• **Requisito 1**:
Reescreva em forma de lista o parágrafo da coluna sobre cobrar serviços de amigos que começa com "Do lado do amigo", mantendo seus fatos principais.
• **Requisito 2**:
Segundo a coluna sobre cobrar serviços de amigos, por que Somir considera problemático entregar horas de trabalho de graça a um amigo? Responda em uma a três frases.
• **Requisito 3**:
Escreva a continuação da coluna sobre cobrar serviços de amigos a partir do ponto em que ela termina.

Sally e Somir trabalham no ramo de serviços, não naquele tipo de serviço atribuído a quem (ou a mãe de quem) se discute na internet, mas eles vendem tempo e dedicação de seus corpos e mentes como meio de ganhar a vida. A discussão desta coluna aparece na hora de oferecer esse trabalho para amigos próximos. Ele tem um preço, ela não.

Tema de hoje: Cobrar serviços prestados a um amigo, sim ou não?

SOMIR

Sim. Eu tento evitar relações confusas e dramas o máximo que posso, então nada mais natural do que não colocar idealismo bobo entre eu e meus amigos. Adoraria trabalhar apenas para quem eu quisesse, quando eu quisesse, sem a menor preocupação financeira. Mas este não é o caso de praticamente ninguém neste mundo.

Quem trabalha com serviços sabe como o trabalho envolvido pode variar muito de acordo com o cliente. Tem trabalhos que você resolve em minutos, outros demandam meses de preparação, execução e entrega. Se eu tivesse um mercadinho e um amigo me pedisse um pacote de bolacha, não seria problema algum.

Agora, quando esse pedido do amigo pode significar inúmeras horas produtivas da minha vida, não depende apenas da minha boa vontade. Se eu “entrego” essas horas de graça para um amigo querido, isso quer dizer que me sobra menos tempo para fazer o serviço pelo qual sou remunerado e ganho minha vida.

E numa situação dessas, existem dois problemas: O meu e o do amigo. Por um lado, eu não posso simplesmente deixar de lado o que me comprometi a fazer, mesmo que de forma não remunerada, para atender a um cliente que se não me desperta nenhuma simpatia especial, compensa com dinheiro. Dinheiro que não anda sobrando para quase ninguém.

Do lado do amigo, aquela situação meio chata de cobrar sem poder cobrar de verdade. Se a pessoa está trabalhando de graça para você, é chato ficar apertando e cutucando para que ela entregue o serviço prometido. Você nunca sabe se seu amigo está fazendo as coisas na medida de sua habilidade de trabalho ou se está deixando tudo em segundo plano em favor de clientes que efetivamente colocaram a mão no bolso.

Embora ache bonito o conceito de “para os amigos, tudo”, infelizmente isso não se sustenta na vida real. Para os amigos, tudo o que for possível. Se eu tenho tempo e disponibilidade financeira para oferecer o serviço de graça, não vejo problemas, mas, novamente… não é como se isso fosse uma situação muito provável.

Eu meço minhas amizades não pelo “valor” dos serviços que posso ganhar com elas, meço por honestidade, fidelidade e cumplicidade. Não acho justo cobrar de amigo nada mais do que amizade. Se a pessoa tem um trabalho e depende dele para ganhar a vida, eu entendo que não é má-vontade dela colocar um preço nas suas horas PRODUTIVAS da vida. Tomar umas cervejas no bar não ocupa o mesmo espaço da vida que o trabalho (ou pelo menos não deveria, bando de pingaiada…).

Inclusive, vejo a relação de negócios ideal com um amigo como aquela onde você paga MUITO BEM pelo trabalho dele. Amigo não é oportunidade de mão-de-obra barata, amigo é uma pessoa que você quer ver se dando bem na vida. Quando eu ficar rico, espero poder pagar “preço de governo” para contratar serviços prestados por pessoas mais próximas. Acredito que pagar bem pelo trabalho é uma das chaves de serviço bem feito e qualidade de vida.

• **Extrato de dados**:
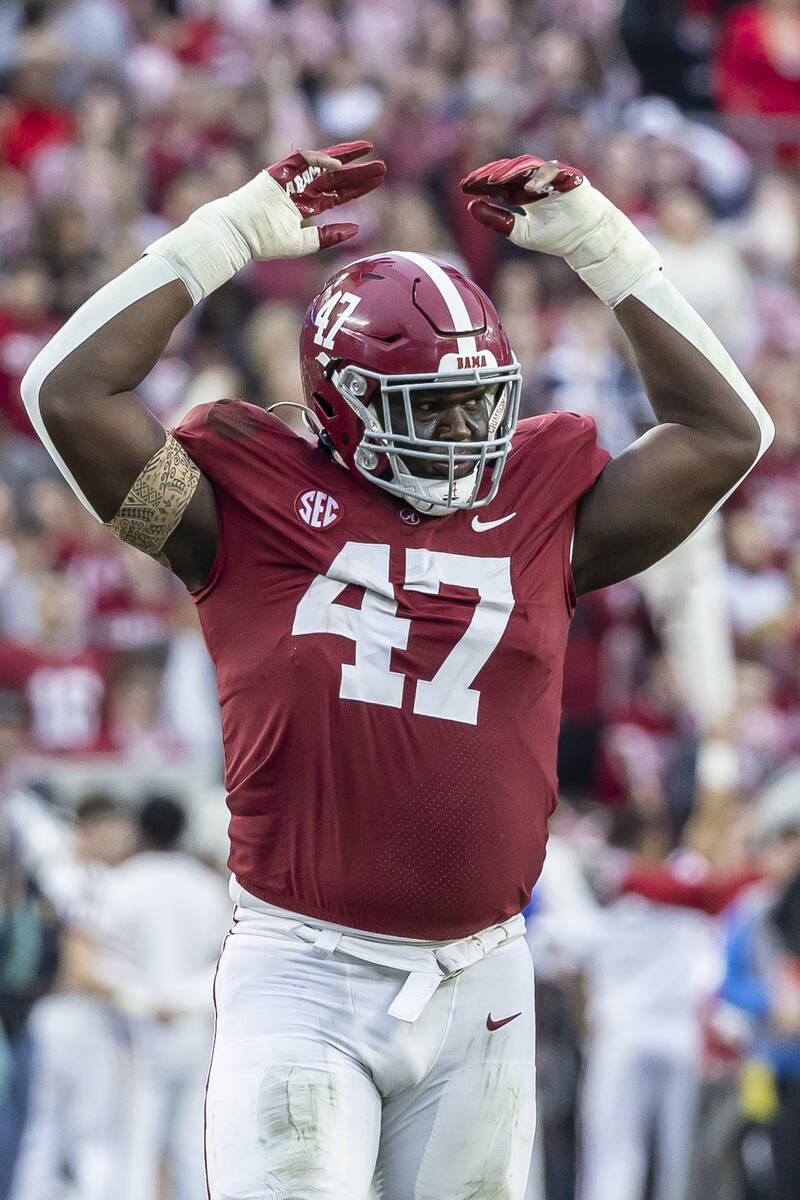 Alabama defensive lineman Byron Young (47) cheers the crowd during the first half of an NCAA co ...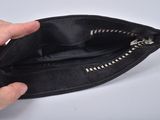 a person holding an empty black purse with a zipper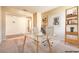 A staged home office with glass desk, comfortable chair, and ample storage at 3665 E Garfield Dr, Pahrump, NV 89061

...

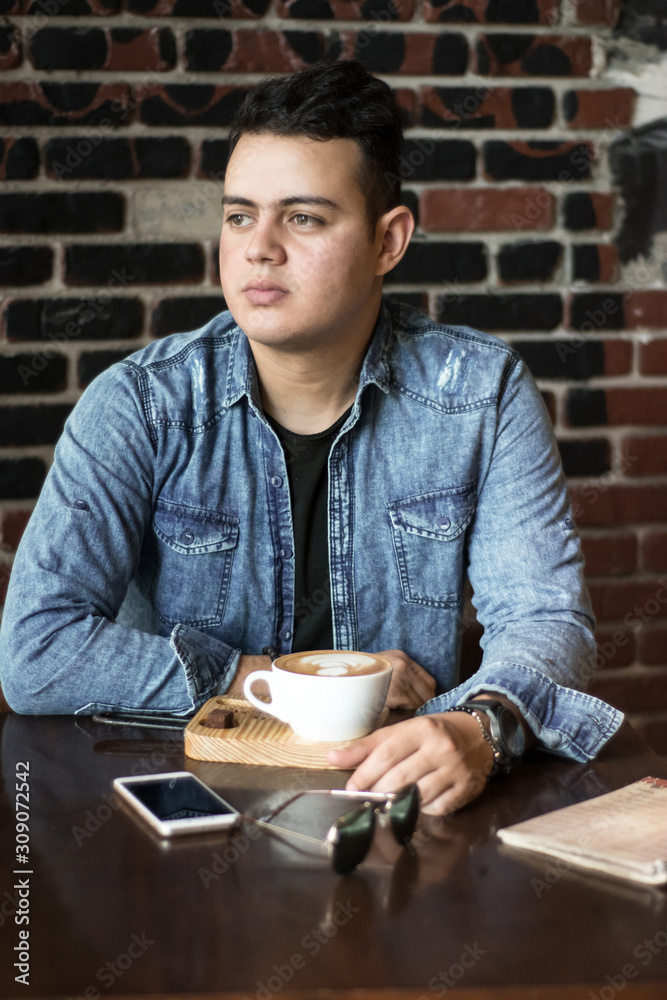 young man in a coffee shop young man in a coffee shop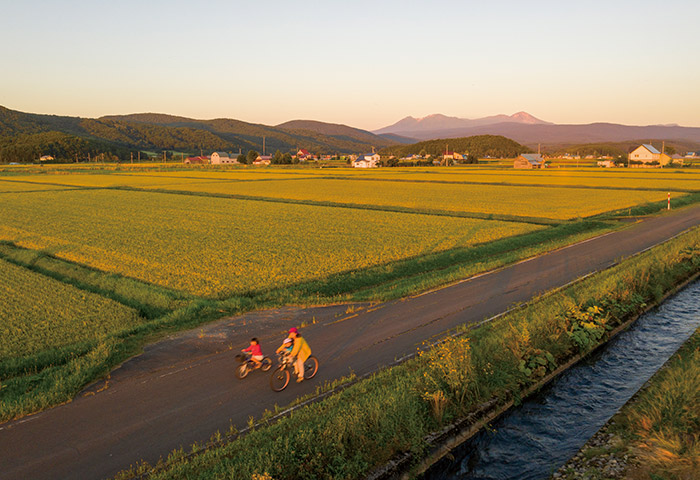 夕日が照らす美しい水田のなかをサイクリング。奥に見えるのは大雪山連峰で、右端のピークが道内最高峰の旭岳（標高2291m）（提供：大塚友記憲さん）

---

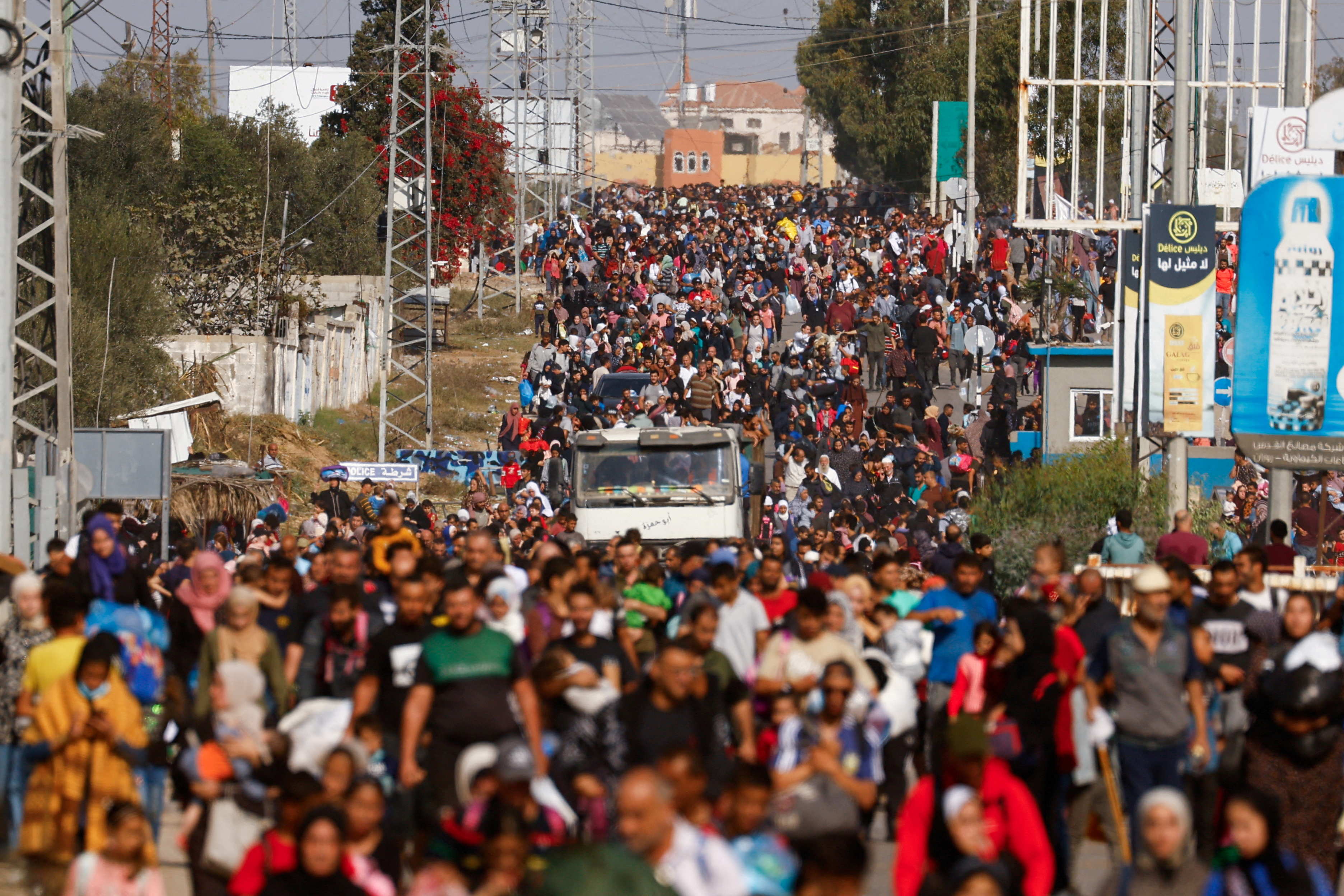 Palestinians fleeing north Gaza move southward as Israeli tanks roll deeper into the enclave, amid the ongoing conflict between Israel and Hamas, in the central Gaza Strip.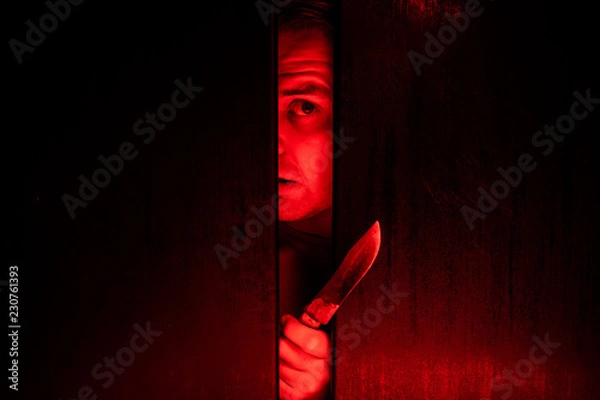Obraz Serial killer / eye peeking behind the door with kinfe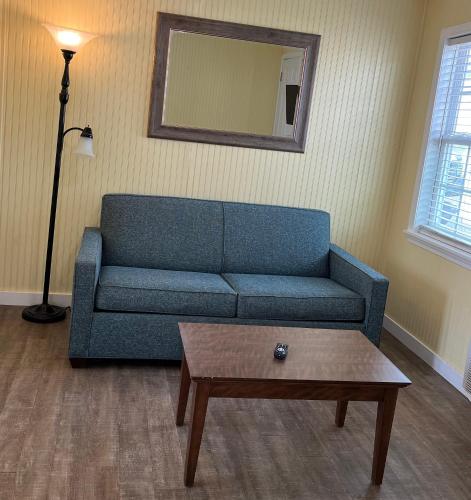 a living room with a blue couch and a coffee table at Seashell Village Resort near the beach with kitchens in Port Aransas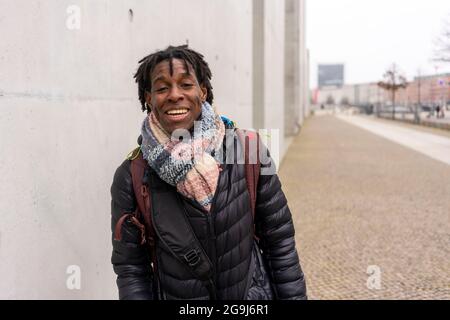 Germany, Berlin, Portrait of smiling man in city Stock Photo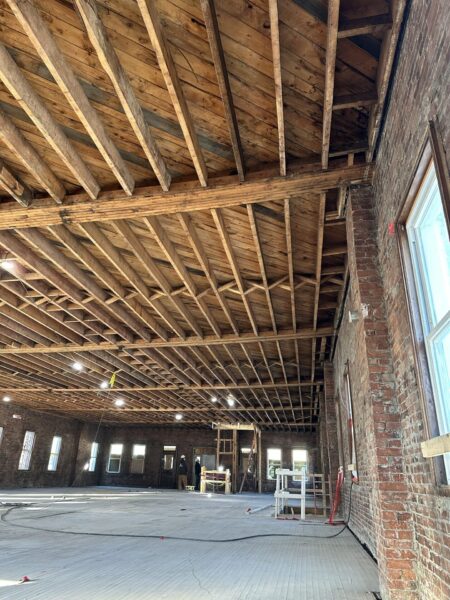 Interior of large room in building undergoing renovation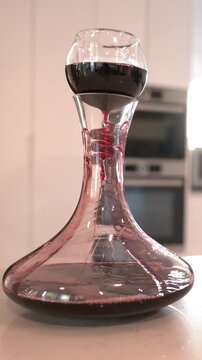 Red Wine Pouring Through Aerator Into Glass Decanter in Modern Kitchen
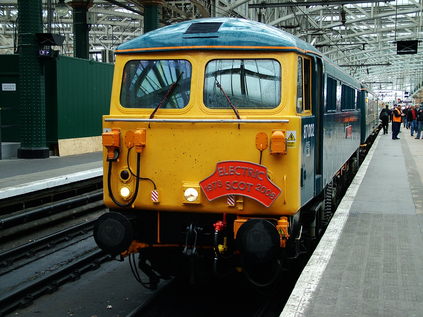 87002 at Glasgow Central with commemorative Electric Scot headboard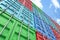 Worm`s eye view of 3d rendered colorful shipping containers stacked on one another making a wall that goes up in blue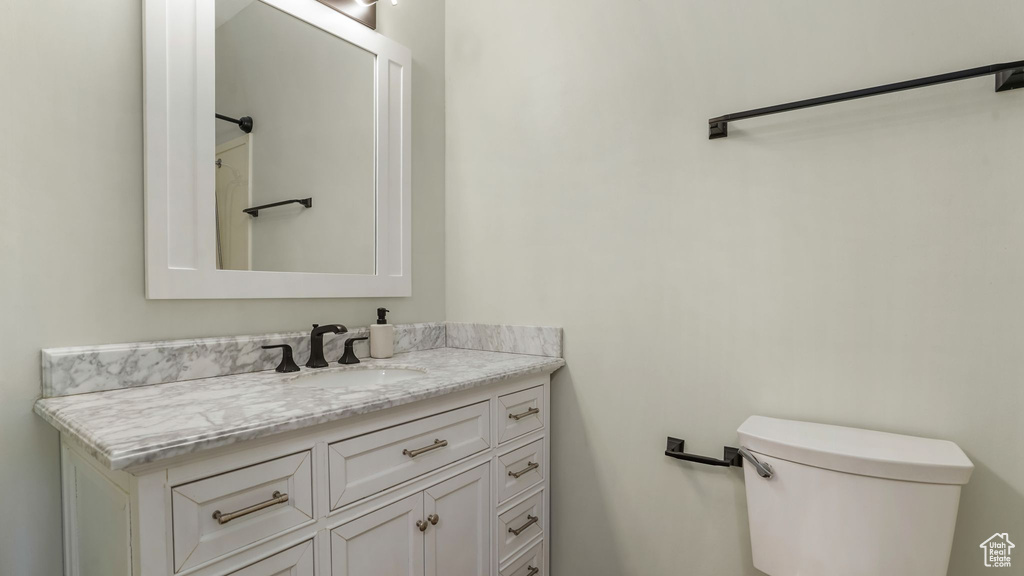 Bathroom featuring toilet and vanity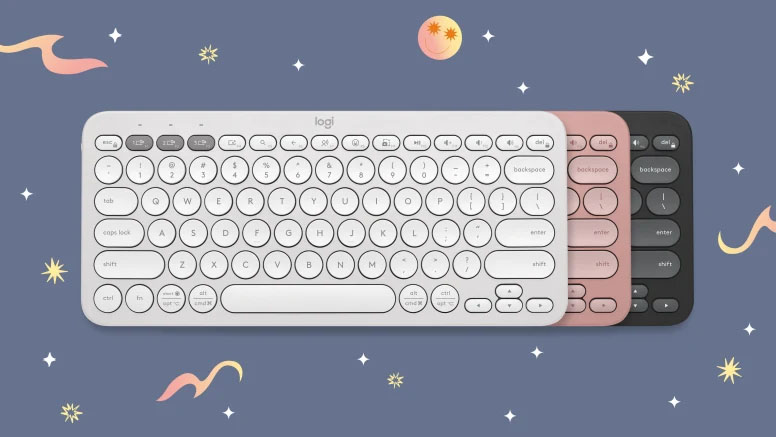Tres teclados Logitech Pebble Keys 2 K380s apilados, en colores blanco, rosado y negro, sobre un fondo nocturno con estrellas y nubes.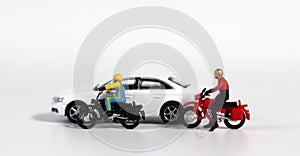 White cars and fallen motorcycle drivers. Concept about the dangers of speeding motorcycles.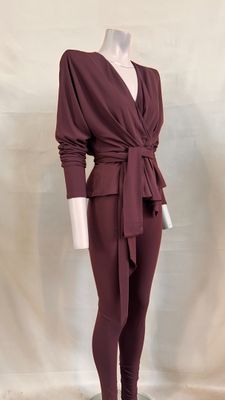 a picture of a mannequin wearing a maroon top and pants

• **Resposta esperada 1**:
- Para o amigo atendido, a situação é incômoda: ele precisa cobrar, mas não pode cobrar de verdade.
- Se o serviço é gratuito, fica chato pressionar para que seja entregue.
- Ele nunca sabe se o amigo trabalha no limite da própria capacidade ou se deixa o pedido em segundo plano em favor de clientes pagantes.

• **Resposta esperada 2**:
Para Somir, as horas dadas de graça a um amigo reduzem o tempo que lhe sobra para o serviço remunerado, com o qual ganha a vida. Por isso, quando o pedido exige muitas horas produtivas, a decisão não depende apenas da sua boa vontade.

• **Resposta esperada 3**:
E outra, eu SEI que os meus amigos tem visão parecida. Afinal, se fossem espertalhões esperando apenas tirar vantagem de suas relações pessoais, nem acabariam sendo considerados amigos por mim.

Qualidade tem preço e eu gosto de entregar serviços de qualidade. Eu digo a verdade quando menciono que minha visão do desfavor seria completamente diferente se vocês realmente tivessem que pagar para acessar o site. Não é exatamente desdém para com a base de leitores no formato atual, são decisões que eu tenho que tomar baseado em retorno financeiro das horas que dedico a cada coisa. Se ganho a presunção de mercenário por causa disso, que seja. Mais importante do que fazer pose é entregar qualidade no que se faz.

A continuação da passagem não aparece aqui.